**SET EXERCISE 1**
Can you reproduce the listing lines from the one containing "this 690×538 image." through the one containing "rusty metal [205, 0, 346, 77]", both included, leaving out the picture lines?

**PAGE EXCERPT**
---+---

EX-99.1 5 file5.htm PRESS RELEASE


FOR IMMEDIATE RELEASE

             THE TOPPS COMPANY, INC. TO BE ACQUIRED BY THE TORNANTE
                      COMPANY AND MADISON DEARBORN PARTNERS

NEW YORK, March 6, 2007 - The Topps Company, Inc. (Nasdaq: TOPP) announced today
that it has entered into a definitive agreement to be acquired by Michael
Eisner's The Tornante Company LLC and Madison Dearborn Partners, LLC, a leading
private equity firm. Under the terms of the agreement, Topps stockholders will
receive $9.75 per share in cash, for a total transaction value of approximately
$385.4 million. The Board of Directors of Topps has approved the merger
agreement and has resolved to recommend that Topps stockholders adopt the
agreement.

"After careful and thorough consideration, our board of directors determined
that this transaction is in the best interests of Topps stockholders at this
time," said Arthur T. Shorin, Chairman and Chief Executive Officer of Topps.
"This will be a change in ownership, not a change in direction. We look forward
to working with an experienced group of investors who understand the creative
aspects of our business and are committed to our continued growth."

Scott A. Silverstein, President and Chief Operating Officer of Topps, said,
"While there is still much work to be done, we are proud of the achievements of
our dedicated and talented employees whose efforts over the past few years have
made this transaction possible. We have realized dramatic changes in our
business and have taken numerous actions to implement our strategic plan. We
look forward to working with our new owners to address the challenges that lie
ahead, as we continue to grow the business."

Speaking on behalf of the investors, Eisner noted, "Topps is a wonderful company
with a powerful brand portfolio and a rich history. Topps' management team and
employees are the best in the business, and we look forward to working with all
of them to grow the company in new and exciting ways."

The transaction, which is not contingent upon financing, is subject to the
approval of Topps stockholders, regulatory approvals and other customary closing
conditions, and is expected to close in the calendar third quarter. In
connection with the merger, directors constituting a majority of the Board of
Directors of Topps, including the Company's Chairman and CEO, have entered into
individual agreements with Tornante and Madison Dearborn Partners pursuant to
which they have each agreed to vote their respective shares of Topps in favor of
the merger. Under the terms of the merger agreement, Topps intends to solicit
superior proposals from third parties during the next 40 days. There can be no
assurances that the solicitation of proposals will result in an alternative
transaction. Topps does not intend to disclose developments with respect to this
solicitation process until it is completed.

---+---

**DATA LINES**
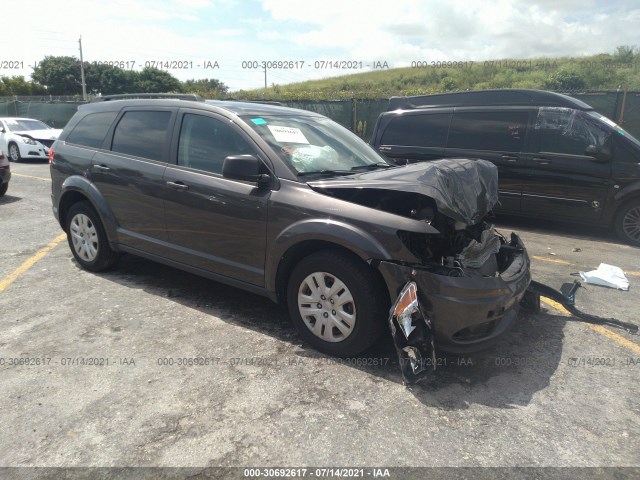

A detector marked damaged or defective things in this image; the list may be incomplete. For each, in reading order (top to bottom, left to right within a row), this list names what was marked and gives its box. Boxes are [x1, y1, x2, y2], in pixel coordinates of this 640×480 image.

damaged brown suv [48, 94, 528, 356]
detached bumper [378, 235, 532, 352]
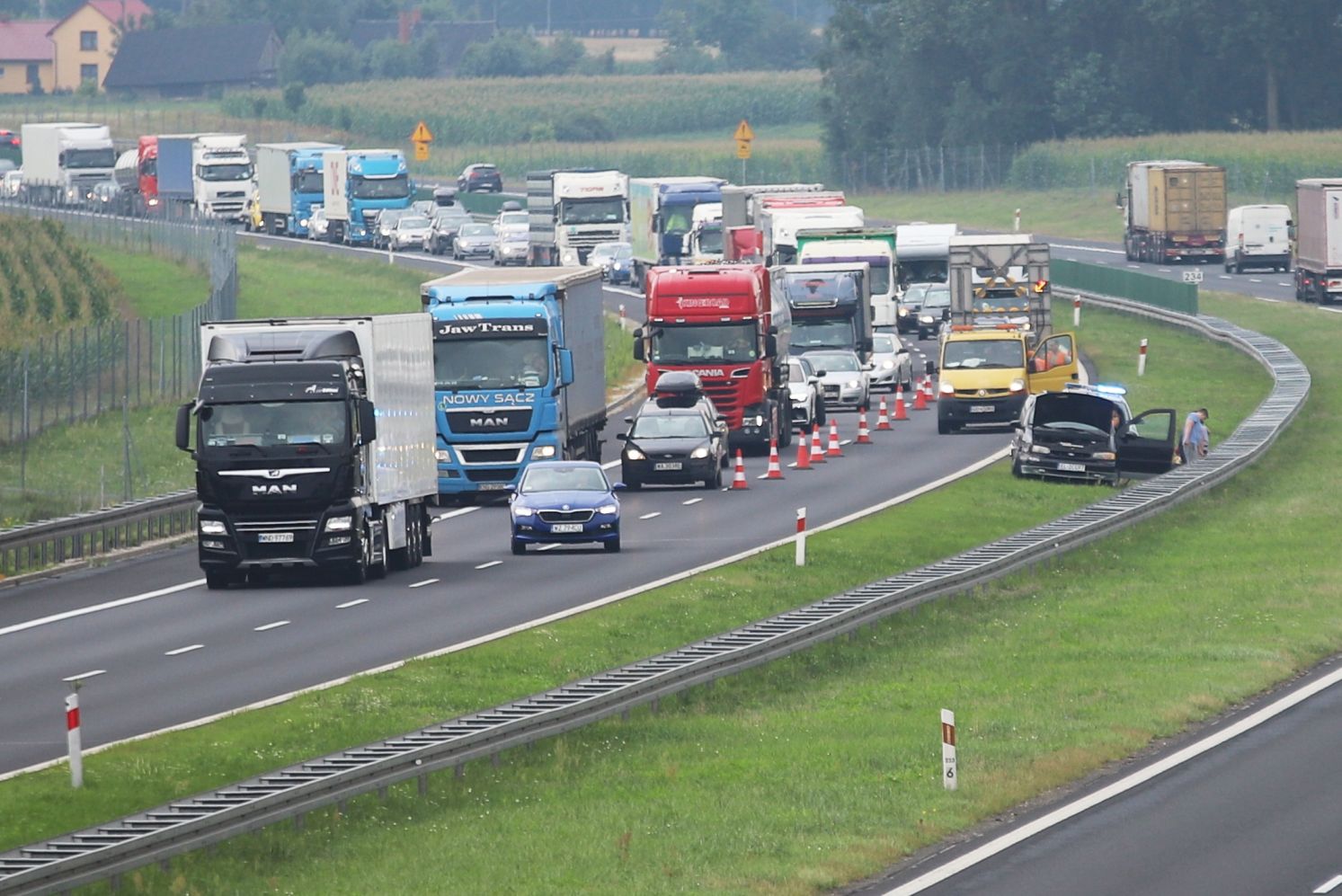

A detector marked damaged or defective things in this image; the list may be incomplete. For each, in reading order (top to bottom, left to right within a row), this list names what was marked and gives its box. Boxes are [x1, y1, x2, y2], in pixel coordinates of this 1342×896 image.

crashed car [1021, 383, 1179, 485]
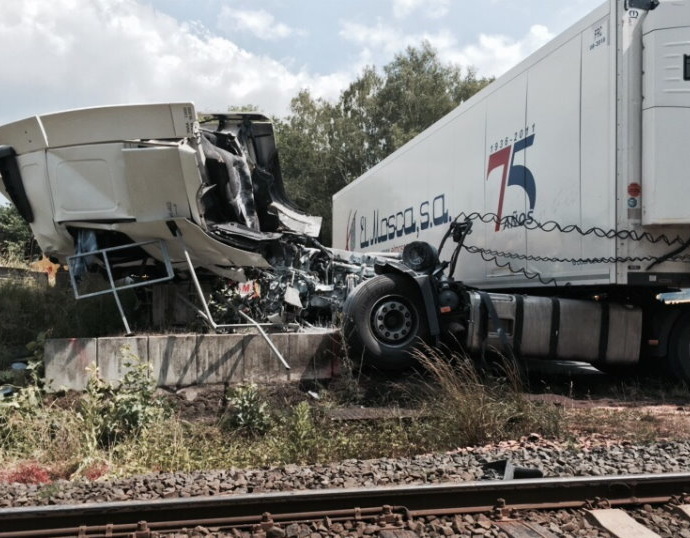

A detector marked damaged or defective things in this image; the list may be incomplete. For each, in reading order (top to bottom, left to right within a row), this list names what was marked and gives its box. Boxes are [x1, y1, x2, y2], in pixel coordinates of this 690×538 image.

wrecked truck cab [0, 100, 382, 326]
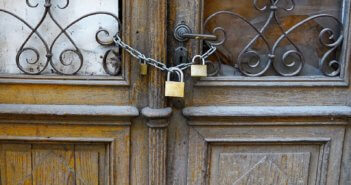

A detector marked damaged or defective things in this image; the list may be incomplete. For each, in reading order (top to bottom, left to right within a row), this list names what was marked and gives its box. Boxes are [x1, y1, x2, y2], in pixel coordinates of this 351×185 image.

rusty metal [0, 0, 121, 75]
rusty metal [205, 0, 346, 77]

---+---

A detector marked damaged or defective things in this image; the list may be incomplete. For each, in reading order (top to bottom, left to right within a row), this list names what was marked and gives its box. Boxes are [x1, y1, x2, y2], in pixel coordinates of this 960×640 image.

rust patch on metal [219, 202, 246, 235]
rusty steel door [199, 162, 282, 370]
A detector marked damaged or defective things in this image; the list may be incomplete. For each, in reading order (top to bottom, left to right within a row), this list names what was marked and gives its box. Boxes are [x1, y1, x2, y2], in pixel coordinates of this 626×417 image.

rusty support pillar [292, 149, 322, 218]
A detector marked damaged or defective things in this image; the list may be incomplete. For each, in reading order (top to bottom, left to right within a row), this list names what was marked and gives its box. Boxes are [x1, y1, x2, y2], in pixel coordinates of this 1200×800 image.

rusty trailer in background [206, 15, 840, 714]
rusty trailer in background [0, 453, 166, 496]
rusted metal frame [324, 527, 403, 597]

---+---

**SET EXERCISE 2**
Does each statement below agree with the Topps acquisition press release? Answer yes or no for each and quote the deciding words exactly.
(a) Topps stockholders will be paid $9.75 per share in cash.
(b) The transaction depends on financing.
(c) Topps will seek superior proposals from third parties over the next 60 days.

**COMPLETE OUTPUT 1**
A detector marked damaged or defective things in this image; the list may be incomplete. For each, in reading order (top to bottom, left to right within a row), this list names what was marked and gives its box. Boxes are [x1, y1, x2, y2], in pixel coordinates of this 690×538 image.

wrecked truck cab [0, 100, 382, 326]

A detector marked damaged or defective things in this image; the list may be incomplete. For each, in reading order (top to bottom, left to right within a row), this list names what was marked and gives its box. Boxes are [x1, y1, x2, y2], in pixel coordinates of this 351×185 image.

rusty metal [0, 0, 121, 75]
rusty metal [205, 0, 346, 77]

**COMPLETE OUTPUT 2**
(a) Yes: "Topps stockholders will receive $9.75 per share in cash"
(b) No: "The transaction, which is not contingent upon financing"
(c) No: "superior proposals from third parties during the next 40 days"